Given data
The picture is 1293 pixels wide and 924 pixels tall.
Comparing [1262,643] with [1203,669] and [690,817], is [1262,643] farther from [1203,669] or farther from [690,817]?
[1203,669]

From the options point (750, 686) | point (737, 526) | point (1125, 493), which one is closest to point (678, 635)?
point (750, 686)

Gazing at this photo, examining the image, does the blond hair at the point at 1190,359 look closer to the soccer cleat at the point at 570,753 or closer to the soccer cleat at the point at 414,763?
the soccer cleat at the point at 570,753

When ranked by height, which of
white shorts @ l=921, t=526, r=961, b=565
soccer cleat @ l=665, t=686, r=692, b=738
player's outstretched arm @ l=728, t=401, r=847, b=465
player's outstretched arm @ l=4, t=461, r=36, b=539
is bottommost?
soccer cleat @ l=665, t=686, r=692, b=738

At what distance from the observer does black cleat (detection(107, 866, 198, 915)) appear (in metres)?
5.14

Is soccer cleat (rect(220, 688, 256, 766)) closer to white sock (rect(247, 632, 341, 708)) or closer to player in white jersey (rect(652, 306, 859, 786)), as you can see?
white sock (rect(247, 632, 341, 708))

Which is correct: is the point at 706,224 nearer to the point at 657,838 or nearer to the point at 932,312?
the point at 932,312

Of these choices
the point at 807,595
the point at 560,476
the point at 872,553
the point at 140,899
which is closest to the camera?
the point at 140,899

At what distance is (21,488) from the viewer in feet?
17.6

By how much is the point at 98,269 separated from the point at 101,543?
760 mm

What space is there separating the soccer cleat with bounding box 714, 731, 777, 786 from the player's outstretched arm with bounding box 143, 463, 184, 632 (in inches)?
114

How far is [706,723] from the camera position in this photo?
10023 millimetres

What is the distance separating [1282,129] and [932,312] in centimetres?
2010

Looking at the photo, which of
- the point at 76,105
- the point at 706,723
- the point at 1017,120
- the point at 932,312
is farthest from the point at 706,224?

Written exercise
How many lines in the entries above contain the string "player", with case counting? Reply with the number alone.

Correct output
4